Given exercise -> Return the lines beginning at the one that contains "At what distance from the camera" and running to the end of the records, exactly and with nothing else. Omit pictures.

Records ->
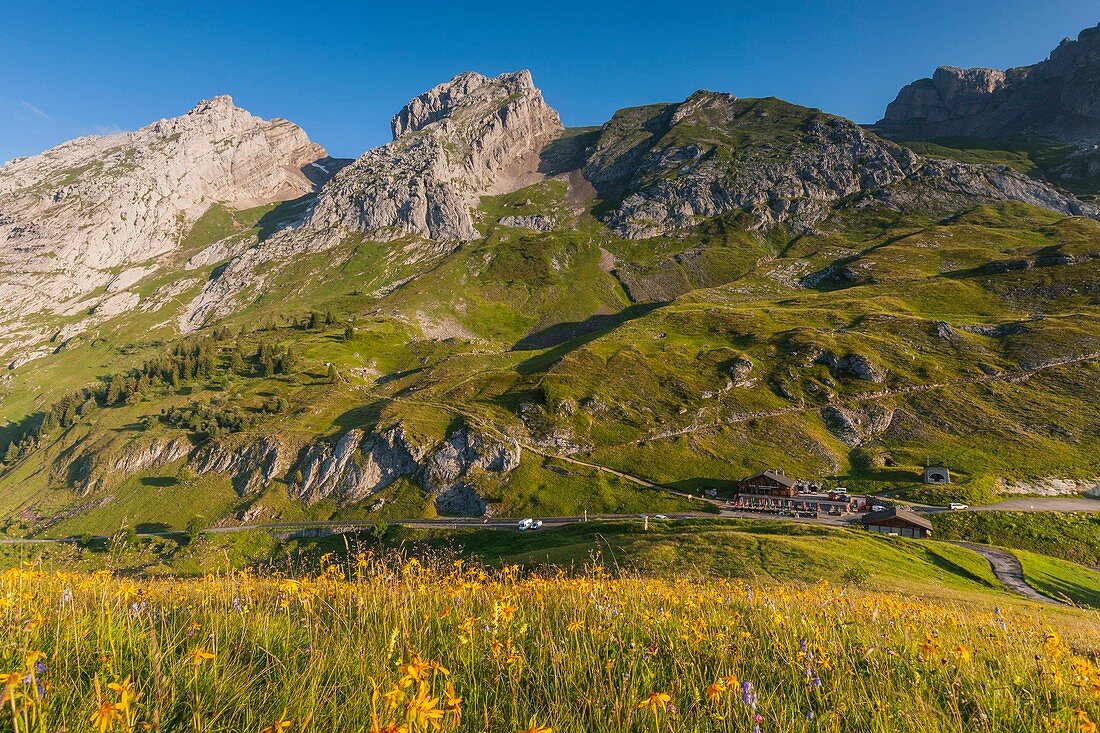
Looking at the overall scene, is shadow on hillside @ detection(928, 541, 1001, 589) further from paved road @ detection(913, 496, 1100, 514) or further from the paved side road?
paved road @ detection(913, 496, 1100, 514)

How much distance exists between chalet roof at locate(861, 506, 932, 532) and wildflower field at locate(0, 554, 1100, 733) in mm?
65891

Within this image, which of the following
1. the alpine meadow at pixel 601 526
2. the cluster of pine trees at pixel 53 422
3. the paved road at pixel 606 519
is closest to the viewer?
the alpine meadow at pixel 601 526

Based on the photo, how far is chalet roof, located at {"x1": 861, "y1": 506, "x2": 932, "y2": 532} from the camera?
6031cm

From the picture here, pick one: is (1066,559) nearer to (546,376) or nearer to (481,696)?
(481,696)

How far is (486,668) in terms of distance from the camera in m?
4.71

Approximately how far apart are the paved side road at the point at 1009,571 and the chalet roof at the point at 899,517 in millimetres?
8234

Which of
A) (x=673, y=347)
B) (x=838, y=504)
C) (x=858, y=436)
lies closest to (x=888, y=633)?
(x=838, y=504)

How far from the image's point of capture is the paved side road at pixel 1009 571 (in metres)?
36.4

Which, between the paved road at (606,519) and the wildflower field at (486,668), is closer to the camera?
the wildflower field at (486,668)

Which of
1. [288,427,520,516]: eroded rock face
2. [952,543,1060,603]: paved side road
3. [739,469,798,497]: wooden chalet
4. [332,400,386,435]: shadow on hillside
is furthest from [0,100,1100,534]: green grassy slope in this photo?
[952,543,1060,603]: paved side road

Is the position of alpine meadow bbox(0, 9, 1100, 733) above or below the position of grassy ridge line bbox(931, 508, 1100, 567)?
above

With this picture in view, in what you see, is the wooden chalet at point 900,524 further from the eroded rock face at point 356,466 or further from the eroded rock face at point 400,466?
the eroded rock face at point 356,466

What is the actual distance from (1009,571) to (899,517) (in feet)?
61.2

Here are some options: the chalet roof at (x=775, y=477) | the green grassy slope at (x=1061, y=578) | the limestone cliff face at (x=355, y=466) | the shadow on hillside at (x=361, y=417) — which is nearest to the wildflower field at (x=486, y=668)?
the green grassy slope at (x=1061, y=578)
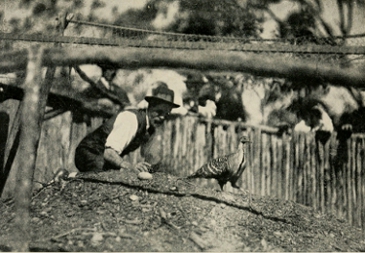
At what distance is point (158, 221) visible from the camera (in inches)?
124

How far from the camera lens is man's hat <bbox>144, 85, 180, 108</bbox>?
14.0 feet

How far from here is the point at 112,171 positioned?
12.2 ft

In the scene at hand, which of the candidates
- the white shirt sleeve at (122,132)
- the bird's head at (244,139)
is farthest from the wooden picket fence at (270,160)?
the white shirt sleeve at (122,132)

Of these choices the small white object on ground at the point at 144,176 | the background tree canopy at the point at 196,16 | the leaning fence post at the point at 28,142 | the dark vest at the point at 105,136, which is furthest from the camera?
the background tree canopy at the point at 196,16

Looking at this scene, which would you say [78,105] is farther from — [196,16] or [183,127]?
[196,16]

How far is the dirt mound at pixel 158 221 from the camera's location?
3.03 metres

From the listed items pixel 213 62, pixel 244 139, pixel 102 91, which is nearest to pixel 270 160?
pixel 244 139

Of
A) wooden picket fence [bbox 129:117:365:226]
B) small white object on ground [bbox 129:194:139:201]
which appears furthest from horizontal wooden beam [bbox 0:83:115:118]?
small white object on ground [bbox 129:194:139:201]

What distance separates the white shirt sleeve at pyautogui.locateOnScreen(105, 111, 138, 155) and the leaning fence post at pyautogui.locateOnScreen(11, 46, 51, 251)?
79 cm

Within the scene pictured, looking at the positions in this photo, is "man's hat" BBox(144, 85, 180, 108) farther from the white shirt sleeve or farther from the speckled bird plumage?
the speckled bird plumage

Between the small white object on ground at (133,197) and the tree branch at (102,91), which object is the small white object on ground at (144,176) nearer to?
the small white object on ground at (133,197)

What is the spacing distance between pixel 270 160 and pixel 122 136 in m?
1.71

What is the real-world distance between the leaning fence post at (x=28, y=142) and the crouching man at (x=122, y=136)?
798 mm

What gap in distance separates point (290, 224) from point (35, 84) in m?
2.33
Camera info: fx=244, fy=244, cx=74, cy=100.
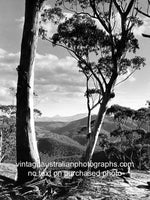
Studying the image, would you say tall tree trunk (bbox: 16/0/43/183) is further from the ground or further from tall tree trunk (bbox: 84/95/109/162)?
tall tree trunk (bbox: 84/95/109/162)

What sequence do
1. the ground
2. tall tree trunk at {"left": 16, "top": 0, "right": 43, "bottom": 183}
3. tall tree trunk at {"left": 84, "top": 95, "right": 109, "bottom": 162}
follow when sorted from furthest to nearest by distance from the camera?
tall tree trunk at {"left": 84, "top": 95, "right": 109, "bottom": 162}, tall tree trunk at {"left": 16, "top": 0, "right": 43, "bottom": 183}, the ground

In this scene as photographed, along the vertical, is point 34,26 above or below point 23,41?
above

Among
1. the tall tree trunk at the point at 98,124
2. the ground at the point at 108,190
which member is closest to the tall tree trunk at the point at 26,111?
the ground at the point at 108,190

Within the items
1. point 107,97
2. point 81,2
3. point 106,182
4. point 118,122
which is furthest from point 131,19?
point 118,122

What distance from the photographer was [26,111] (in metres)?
4.61

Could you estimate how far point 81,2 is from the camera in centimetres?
1181

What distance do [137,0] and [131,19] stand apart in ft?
2.62

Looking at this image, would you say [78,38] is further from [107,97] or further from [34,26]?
[34,26]

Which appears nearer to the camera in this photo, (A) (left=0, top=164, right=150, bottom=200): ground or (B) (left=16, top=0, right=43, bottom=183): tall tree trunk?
(A) (left=0, top=164, right=150, bottom=200): ground

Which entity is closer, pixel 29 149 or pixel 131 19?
pixel 29 149

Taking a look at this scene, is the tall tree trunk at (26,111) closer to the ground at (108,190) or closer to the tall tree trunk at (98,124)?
the ground at (108,190)

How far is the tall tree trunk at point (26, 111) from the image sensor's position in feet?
15.0

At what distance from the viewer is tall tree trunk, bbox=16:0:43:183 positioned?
180 inches

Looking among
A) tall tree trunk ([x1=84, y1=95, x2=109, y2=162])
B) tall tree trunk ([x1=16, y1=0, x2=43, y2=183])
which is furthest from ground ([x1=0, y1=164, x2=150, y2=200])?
tall tree trunk ([x1=84, y1=95, x2=109, y2=162])
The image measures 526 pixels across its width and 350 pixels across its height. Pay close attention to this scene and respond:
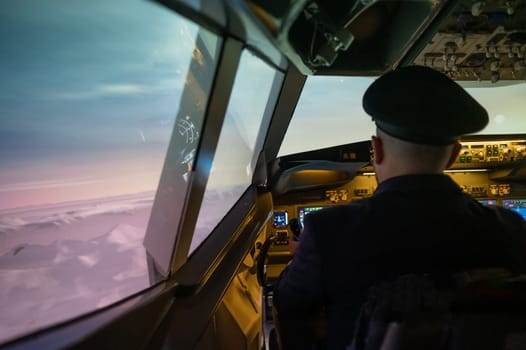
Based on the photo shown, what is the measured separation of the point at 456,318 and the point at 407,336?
121 mm

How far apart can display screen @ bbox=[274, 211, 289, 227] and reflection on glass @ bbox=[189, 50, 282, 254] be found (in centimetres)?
104

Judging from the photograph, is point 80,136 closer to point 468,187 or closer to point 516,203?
point 468,187

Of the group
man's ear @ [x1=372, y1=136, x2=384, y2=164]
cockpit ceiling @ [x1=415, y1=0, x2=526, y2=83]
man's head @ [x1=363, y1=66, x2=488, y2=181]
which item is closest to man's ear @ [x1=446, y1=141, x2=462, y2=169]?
man's head @ [x1=363, y1=66, x2=488, y2=181]

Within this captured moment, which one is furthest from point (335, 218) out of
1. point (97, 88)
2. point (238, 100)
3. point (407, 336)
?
point (238, 100)

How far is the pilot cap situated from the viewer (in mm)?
1002

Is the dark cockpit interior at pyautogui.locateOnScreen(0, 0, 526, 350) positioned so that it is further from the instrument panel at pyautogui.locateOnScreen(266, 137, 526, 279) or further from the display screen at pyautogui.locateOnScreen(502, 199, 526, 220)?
the display screen at pyautogui.locateOnScreen(502, 199, 526, 220)

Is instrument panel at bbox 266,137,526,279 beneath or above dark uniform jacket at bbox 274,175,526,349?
beneath

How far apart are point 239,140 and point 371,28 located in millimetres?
1816

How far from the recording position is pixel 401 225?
37.2 inches

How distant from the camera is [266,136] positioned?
12.5ft

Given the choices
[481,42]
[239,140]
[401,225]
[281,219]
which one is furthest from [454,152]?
[281,219]

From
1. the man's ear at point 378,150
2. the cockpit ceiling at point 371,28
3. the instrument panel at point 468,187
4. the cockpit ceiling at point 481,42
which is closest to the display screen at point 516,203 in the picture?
the instrument panel at point 468,187

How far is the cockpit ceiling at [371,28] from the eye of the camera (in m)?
0.92

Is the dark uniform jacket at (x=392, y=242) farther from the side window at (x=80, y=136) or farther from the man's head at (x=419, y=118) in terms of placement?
the side window at (x=80, y=136)
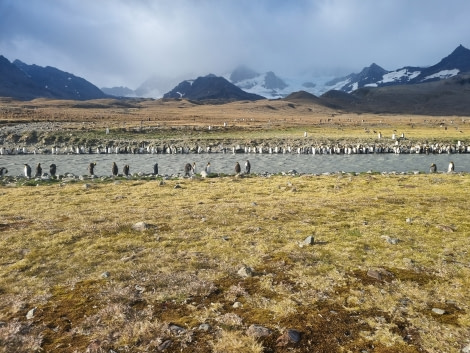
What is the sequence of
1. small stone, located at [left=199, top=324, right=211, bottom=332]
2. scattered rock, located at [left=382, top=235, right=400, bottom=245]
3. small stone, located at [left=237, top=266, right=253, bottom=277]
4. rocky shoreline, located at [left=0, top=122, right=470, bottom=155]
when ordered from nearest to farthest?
Result: small stone, located at [left=199, top=324, right=211, bottom=332] → small stone, located at [left=237, top=266, right=253, bottom=277] → scattered rock, located at [left=382, top=235, right=400, bottom=245] → rocky shoreline, located at [left=0, top=122, right=470, bottom=155]

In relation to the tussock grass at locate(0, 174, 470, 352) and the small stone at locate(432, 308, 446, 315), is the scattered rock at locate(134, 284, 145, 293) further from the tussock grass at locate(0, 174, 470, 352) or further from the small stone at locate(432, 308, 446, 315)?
the small stone at locate(432, 308, 446, 315)

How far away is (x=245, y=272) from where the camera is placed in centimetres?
1105

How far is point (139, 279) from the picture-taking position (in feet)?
35.3

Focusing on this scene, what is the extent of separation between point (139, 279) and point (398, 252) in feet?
28.3

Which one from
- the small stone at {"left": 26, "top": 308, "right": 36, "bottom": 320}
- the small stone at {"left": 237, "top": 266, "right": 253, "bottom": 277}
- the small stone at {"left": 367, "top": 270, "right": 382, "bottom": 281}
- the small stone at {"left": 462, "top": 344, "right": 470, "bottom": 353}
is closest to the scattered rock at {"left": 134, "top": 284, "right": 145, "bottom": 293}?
the small stone at {"left": 26, "top": 308, "right": 36, "bottom": 320}

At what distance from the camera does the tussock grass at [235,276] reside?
7.97 m

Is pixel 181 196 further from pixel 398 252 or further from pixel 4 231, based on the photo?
pixel 398 252

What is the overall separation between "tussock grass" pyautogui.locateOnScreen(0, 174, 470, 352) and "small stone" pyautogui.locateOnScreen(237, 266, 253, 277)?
0.22 metres

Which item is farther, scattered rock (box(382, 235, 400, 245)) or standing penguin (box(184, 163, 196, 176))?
standing penguin (box(184, 163, 196, 176))

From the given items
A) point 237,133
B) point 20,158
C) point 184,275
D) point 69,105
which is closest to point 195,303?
point 184,275

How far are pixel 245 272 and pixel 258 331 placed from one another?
3.10 m

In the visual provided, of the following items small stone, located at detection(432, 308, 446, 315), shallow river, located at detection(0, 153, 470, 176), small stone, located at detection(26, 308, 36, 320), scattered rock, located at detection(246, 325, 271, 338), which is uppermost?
small stone, located at detection(432, 308, 446, 315)

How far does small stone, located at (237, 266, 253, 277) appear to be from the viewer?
11.0 meters

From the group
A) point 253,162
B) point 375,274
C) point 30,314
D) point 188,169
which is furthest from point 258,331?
point 253,162
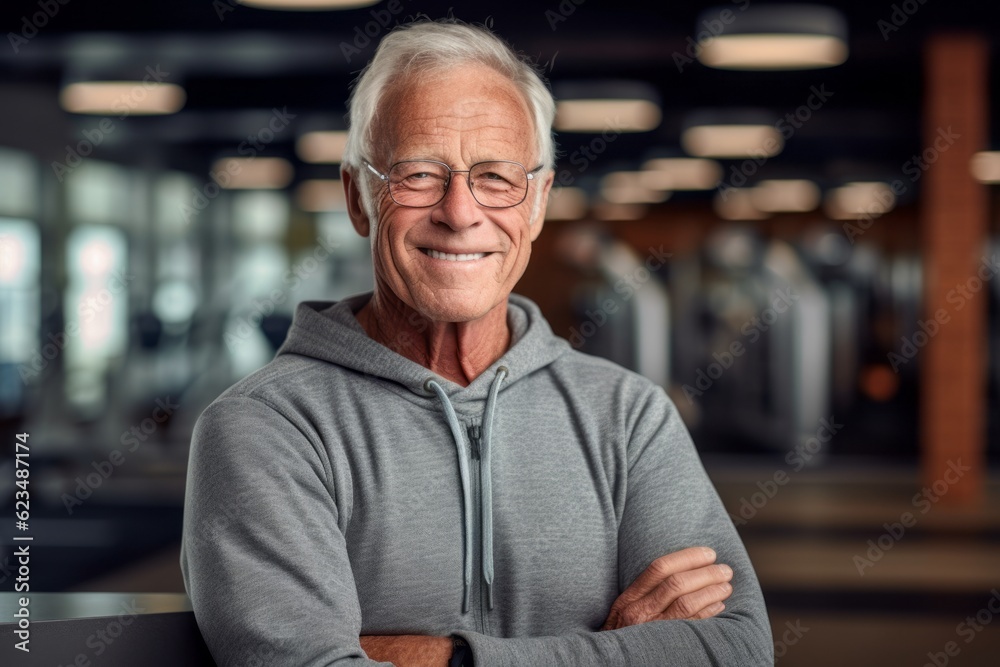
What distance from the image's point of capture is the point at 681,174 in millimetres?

Complete output ->
At what distance from the camera does the tussock grass at [235,276] reside?
7.97 m

Is pixel 181 196 further from pixel 398 252 or further from pixel 4 231, based on the photo?
pixel 398 252

What is the overall separation between "tussock grass" pyautogui.locateOnScreen(0, 174, 470, 352) and "small stone" pyautogui.locateOnScreen(237, 266, 253, 277)?
0.22 metres

Which item is farther, scattered rock (box(382, 235, 400, 245)) or standing penguin (box(184, 163, 196, 176))?
standing penguin (box(184, 163, 196, 176))

From the given items
A) point 237,133
B) point 20,158
C) point 184,275
D) point 69,105
which is closest to point 195,303?
point 184,275

How far are pixel 245 272 and pixel 258 331 placed from one another?
3.10 m

In the visual provided, of the following items small stone, located at detection(432, 308, 446, 315), shallow river, located at detection(0, 153, 470, 176), small stone, located at detection(26, 308, 36, 320), scattered rock, located at detection(246, 325, 271, 338), which is uppermost?
small stone, located at detection(432, 308, 446, 315)

How far does small stone, located at (237, 266, 253, 277) appear to be from the viewer?
11.0 meters

From the group
A) point 253,162
B) point 375,274
C) point 30,314
D) point 188,169
which is furthest from point 258,331?
point 253,162
What distance from the image's point of capture is the point at 681,174 in millimetres?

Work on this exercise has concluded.